Managing time is a learned skill. Some people may be naturally better than others, but everyone needs to learn and implement the practices to ensure success in not only the school setting but once they reach the workforce as well.
But how can parents help to teach and train teens (both younger and older) to be good time managers? After all, you teach them to brush their teeth, clean their rooms, and to be kind to others. It makes logical sense that they would need to be taught in this area as well. You may be an over-scheduler or a non-scheduler, but wherever you find yourself you can help instill healthy time management techniques into your children.
1. WRITE IT DOWN
Encourage your teen to get in the good habit of writing down assignments, their details, and their due dates in a place that they will see them. Smartphones, digital calendars, or daily planners are all good places to start. Make sure it’s not a random scrap of paper that can get lost or thrown away. Trying to mentally organize all the important information that comes with being in middle or high school is a recipe for failure. This is also an important step in helping your children become less dependent on you and more dependent on themselves. Then you can move on to the next step of helping to teach your children helpful time management skills, which is often easier said than done.
2. MODEL BEHAVIOR
Children learn so much by observing and mimicking behaviors. It is no different when it comes to the issue of managing time. Whether or not you notice, your children are watching you and they are filing away pieces of information to be pulled from later. Are you constantly in a rush and late to appointments or school? Do you find yourself short-tempered or stressed out due to there ‘not being enough time in the day’? We have all experienced these things, but the key here is to not let it be the normal standard for your family. A very helpful tool is to post a family calendar on the wall in the home where everyone can see it. You can write down everyone’s activities and appointments in a different color (Mom is blue, son is green, etc.), and so by merely glancing at it, you can see what is coming today, tomorrow, or the entire month! When you can visually lay out a week’s worth of to-do’s, you can then begin the next step of prioritizing.

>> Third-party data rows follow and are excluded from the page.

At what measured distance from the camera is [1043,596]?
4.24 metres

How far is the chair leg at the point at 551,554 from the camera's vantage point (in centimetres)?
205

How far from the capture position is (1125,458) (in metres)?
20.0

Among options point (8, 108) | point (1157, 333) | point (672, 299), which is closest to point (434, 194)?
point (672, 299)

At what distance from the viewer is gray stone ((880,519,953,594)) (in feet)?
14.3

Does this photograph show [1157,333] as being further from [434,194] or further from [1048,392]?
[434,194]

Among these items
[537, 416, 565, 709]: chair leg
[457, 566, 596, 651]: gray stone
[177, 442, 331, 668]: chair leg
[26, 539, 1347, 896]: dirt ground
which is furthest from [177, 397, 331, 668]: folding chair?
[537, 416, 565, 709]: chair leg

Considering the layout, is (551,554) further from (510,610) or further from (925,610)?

There is a big difference between needs and wants. Help your teen identify what needs must be accomplished first, and then move on to the items they want to be involved in. For example, explain that they must allot enough time on Tuesday evening to finish homework and prepare for school the next day, and then let them ‘reward’ themselves by choosing an item off the ‘wants’ list (watch TV, social media, a friend comes over etc.) if they have enough time. For younger teens, you can be a little more involved in the processes, but for older students, you should help once or twice to show them the way, and then they are mature enough to tackle the process on their own. Making a list or using a planner is especially helpful in prioritizing.
It is hard to sit back and let our children experience the natural consequences of failing to study long enough for a test or rushing to complete a last-minute paper, but it is absolutely necessary that they learn these things while in the safety of the family home and school. These are not lessons we want our children to be learning in college or early in their careers, where the failures can have longer lasting effects. When we let them fail or succeed in time management as teenagers, we are actually helping them grow up and learn to take responsibility for their own actions. Do the hard thing and guide your children into good habits, but let them try and fail (or succeed!) on their own.